Trench envisions using machine learning to more accurately predict which stories will yield the most likes, click-thrus, and commentary.

He then ruminates about what it would be like for editors concerned about daily sales to have hard data to go on instead of gut instinct.

Upon reading this, I recalled the timeless bible for direct response marketers known as Scientific Advertising by Claude Hopkins.

Written in the 1920s, Hopkins takes advertisers to task for going with their guts when they could craft ads and calls to action that would give them the data they need to continually improve their response from readers.

In effect, Google Adwords is Scientific Advertising on steroids because it forces all businesses to be better direct marketers in real time.

Meanwhile, chances are, machine learning is already quietly building out Trench’s vision of newspapers organized using prediction engines.

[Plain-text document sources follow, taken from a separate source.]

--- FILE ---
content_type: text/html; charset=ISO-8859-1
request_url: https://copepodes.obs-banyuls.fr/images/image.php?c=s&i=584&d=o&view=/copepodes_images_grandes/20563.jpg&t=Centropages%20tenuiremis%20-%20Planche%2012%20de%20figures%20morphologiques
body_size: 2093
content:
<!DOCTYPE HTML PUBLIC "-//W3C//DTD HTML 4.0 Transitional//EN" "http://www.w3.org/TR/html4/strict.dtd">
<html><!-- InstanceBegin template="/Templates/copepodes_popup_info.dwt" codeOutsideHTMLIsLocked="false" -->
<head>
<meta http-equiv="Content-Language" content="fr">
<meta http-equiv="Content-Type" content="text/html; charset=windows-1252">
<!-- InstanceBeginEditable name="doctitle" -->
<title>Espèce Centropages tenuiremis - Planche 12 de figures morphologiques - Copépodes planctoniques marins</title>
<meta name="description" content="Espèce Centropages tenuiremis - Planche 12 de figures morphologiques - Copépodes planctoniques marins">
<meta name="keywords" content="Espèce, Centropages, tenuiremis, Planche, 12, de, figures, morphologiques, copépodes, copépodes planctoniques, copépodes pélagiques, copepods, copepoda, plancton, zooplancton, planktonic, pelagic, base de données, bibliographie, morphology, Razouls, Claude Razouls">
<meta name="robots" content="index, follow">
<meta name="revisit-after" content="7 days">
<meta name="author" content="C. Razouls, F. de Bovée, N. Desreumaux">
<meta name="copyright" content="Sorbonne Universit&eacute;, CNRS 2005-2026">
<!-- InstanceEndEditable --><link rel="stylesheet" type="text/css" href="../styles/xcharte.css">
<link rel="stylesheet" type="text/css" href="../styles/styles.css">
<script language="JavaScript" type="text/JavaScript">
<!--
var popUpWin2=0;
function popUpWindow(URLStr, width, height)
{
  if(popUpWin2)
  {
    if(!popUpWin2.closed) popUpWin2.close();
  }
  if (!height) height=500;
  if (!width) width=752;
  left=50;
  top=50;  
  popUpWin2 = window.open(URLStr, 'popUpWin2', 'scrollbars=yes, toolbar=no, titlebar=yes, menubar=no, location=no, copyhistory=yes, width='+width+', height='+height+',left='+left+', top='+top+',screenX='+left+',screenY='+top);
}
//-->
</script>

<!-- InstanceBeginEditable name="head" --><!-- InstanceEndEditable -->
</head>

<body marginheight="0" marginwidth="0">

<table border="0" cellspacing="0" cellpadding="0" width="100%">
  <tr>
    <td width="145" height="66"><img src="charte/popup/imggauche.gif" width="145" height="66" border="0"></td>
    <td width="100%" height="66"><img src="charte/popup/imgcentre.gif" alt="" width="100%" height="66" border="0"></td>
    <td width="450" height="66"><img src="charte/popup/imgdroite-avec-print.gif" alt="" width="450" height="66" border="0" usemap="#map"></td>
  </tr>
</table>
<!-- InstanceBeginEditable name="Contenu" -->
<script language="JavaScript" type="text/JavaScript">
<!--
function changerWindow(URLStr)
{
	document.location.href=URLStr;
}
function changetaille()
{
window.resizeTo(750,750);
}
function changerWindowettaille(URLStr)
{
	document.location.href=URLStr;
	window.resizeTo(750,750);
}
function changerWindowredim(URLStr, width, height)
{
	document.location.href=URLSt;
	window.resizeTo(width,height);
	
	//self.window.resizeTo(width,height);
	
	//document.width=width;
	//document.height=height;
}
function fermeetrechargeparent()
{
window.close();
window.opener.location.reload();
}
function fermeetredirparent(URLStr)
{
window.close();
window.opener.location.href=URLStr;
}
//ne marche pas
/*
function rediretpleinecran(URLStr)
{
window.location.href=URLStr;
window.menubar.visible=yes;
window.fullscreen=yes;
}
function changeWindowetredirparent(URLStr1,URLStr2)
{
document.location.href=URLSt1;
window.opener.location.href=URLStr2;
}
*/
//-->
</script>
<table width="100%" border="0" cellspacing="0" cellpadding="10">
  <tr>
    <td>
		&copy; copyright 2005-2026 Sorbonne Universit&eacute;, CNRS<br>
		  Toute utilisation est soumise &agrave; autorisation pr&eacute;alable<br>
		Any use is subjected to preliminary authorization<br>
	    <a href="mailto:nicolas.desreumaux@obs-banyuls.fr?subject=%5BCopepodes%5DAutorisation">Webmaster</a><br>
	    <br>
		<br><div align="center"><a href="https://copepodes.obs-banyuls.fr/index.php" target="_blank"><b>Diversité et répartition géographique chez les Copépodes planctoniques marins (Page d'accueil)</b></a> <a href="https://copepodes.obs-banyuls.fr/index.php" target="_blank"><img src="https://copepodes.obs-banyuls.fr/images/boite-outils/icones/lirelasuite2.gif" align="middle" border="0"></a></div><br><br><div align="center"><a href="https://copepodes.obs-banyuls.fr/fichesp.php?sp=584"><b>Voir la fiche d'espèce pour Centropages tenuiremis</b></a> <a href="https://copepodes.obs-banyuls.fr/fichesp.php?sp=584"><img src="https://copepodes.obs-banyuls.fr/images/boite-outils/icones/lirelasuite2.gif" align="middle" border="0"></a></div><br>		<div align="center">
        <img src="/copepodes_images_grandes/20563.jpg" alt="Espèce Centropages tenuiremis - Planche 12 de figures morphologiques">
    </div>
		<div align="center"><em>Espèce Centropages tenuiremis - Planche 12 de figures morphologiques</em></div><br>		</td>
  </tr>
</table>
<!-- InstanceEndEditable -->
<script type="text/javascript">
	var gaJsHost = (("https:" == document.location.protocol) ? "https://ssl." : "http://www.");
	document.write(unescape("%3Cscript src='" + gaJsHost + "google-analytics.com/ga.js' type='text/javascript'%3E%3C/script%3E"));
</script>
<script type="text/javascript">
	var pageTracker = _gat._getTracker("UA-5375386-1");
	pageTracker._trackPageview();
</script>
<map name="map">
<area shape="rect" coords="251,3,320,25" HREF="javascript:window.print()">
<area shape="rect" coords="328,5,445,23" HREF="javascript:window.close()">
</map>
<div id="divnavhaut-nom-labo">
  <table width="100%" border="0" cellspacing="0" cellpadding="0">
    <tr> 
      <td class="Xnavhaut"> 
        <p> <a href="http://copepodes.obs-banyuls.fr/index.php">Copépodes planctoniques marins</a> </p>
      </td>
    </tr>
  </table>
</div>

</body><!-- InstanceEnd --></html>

After all, if sites and apps like Flipboard allow readers to pull in their own personalized magazines, I suppose the big challenge for traditional media online is to push out an engaging product that differentiates itself by expanding the reader’s horizons in ways they would not on their own.

Which brings us back to Larson and machine learning as a way to make investigative reporting economically viable again.

Starting in the 1980s, the media business converted news from a loss leader to a profit center, amid a flurry of mergers and acquisitions. Along the way, investigative reporting gave way to infotainment because it was seen as an anathema to making profits.

Today, many complain that the mainstream media in the US offers too much commentary and too little “hard news.” In turn, news networks from overseas are gaining American viewers by filling this void.

And so perhaps, we’ve come full circle. With the help of machine learning, traditional media can strike the right balance between catering to their audience’s known preferences and wowing them with authentic, hard-hitting stories as a counterweight to ubiquitous fluff.

How do you see machine learning transforming the way you communicate and publish?